As a pollster/strategic communications counselor, I will probably be writing about survey research frequently this year.  Here are my thoughts on this new HoCo Exec Poll

-          If Calvin Ball (D) is down only 3% against Allan Kittleman (R) on an initial head-to-head ballot test, despite Kittleman leading on Name Identification by a whopping 41% margin (87% to presumably approximately 46% based on the data reported), then Ball is quite well-positioned to expand his electoral base.

-          Statistically, they are in a dead heat right now.

-          This poll indicates that Kittleman (at 42%) is far closer to his ceiling than Ball (at 39%).

-          It would have been better to release the results in mid-December.

-          I am not a huge fan of automated phone surveys conducted for political campaigns. I greatly prefer live interviewer studies.  Yes, they are more expensive, but they are worth it, especially if the interviewers are well-trained in data collection methods and best practices.

-          Sean Murphy, HoCo’s answer to Stephen Miller, tried to launch an attack, but he stumbled.
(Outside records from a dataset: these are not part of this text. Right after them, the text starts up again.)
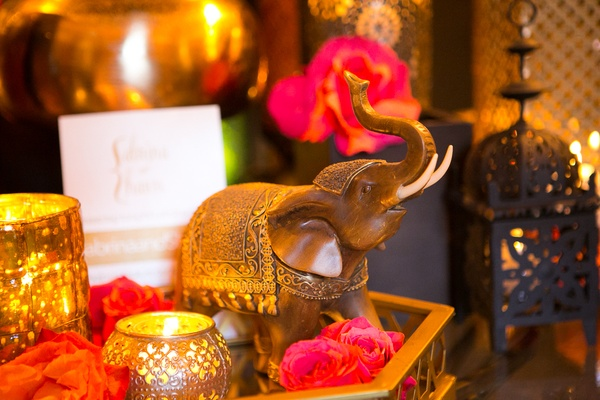 Moroccan-themed engagement party with tray, wood elephant, pink, orange roses, gold votive candles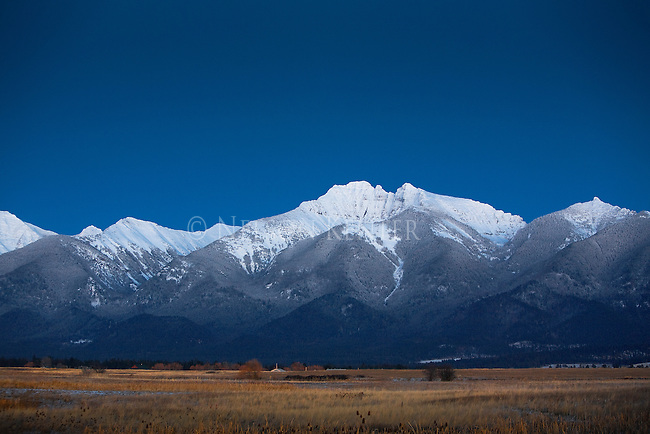 The snowcapped peaks of the Mission Mountains in Montana after the sun set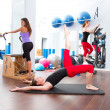 Aerobics pilates gym women group and crosstrainer — Stock Photo #13299343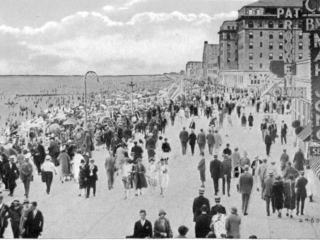 crowded boardwalk in front of Castles by the Sea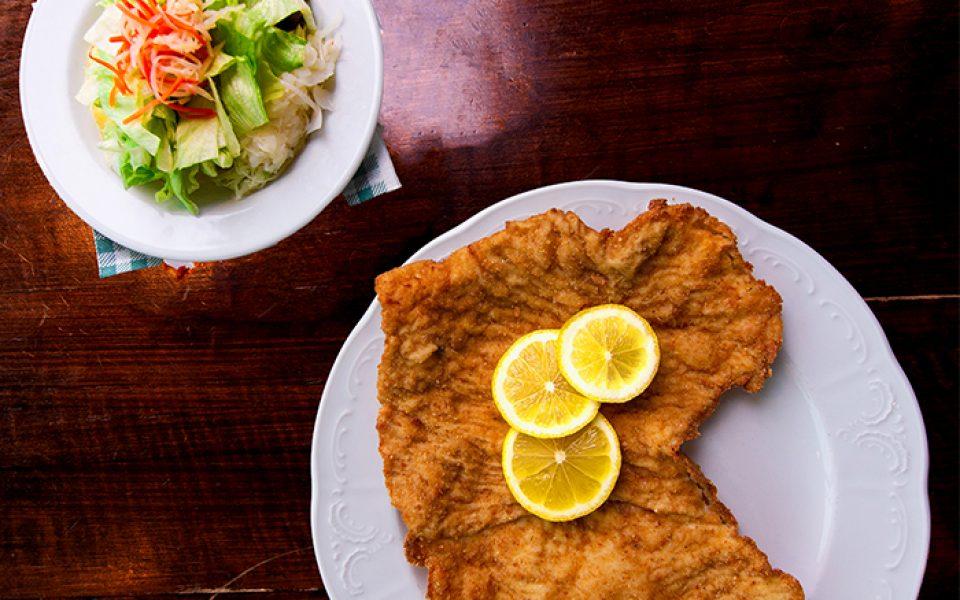 Schnitzelteller und Beilagensalat auf einem Tisch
Not exactly an A-game message.   Sade was not singing about him, as he is not a Smooth Operator.

-          I would love to see the geographic breakouts.  Assuming the study was conducted proportionate-to-probability, the subsample sizes for that race from each of the Council Districts are large enough to yield statistically significant data, albeit with a high(er) margin of error compared to the overall MoE (4% at the 95% level of confidence).

-         Would be great to see how the 19% Undecided broke out (by ideological affinity, by partisan affiliation, by geography, by gender, by race, by age, and by voting propensity and/or interest in voting in the upcoming 2018 elections).

-         As I said in 2013 – 2014, the County Executive race is one where the Democratic candidate can win with up to 58% of the vote, and the Republican candidate can win with up to 52% of the vote.  His path was narrower but Kittleman ran in a favorable GOP cycle.  Despite the increased Democratic registration since then, Kittleman enjoys incumbency in a (generally but far from universally) OK economy.  And 2018 (like 2014) is a non-presidential election cycle, where Democratic turnout tends to be lower. Perhaps frustration with Kittleman’s Republican Party will help send more Ds to the polls and lead more Unaffiliated (read: Independent) voters to vote D.  That said, I will stick with that 58% D – 52% R range from the last cycle.

-         Putting myself in their shoes, I would be mildly pleased with the findings if I was Ball and I would be slightly nervous if I was Kittleman.  In short, it was a good day for Dr. Ball.

In solidarity.

1 comment:

  1. Robert L. FlanaganJanuary 10, 2018 at 2:31 PM

    Sean Murphy isn't HoCo's answer to Stephen Miller. He is a low brow woman-abusing hack.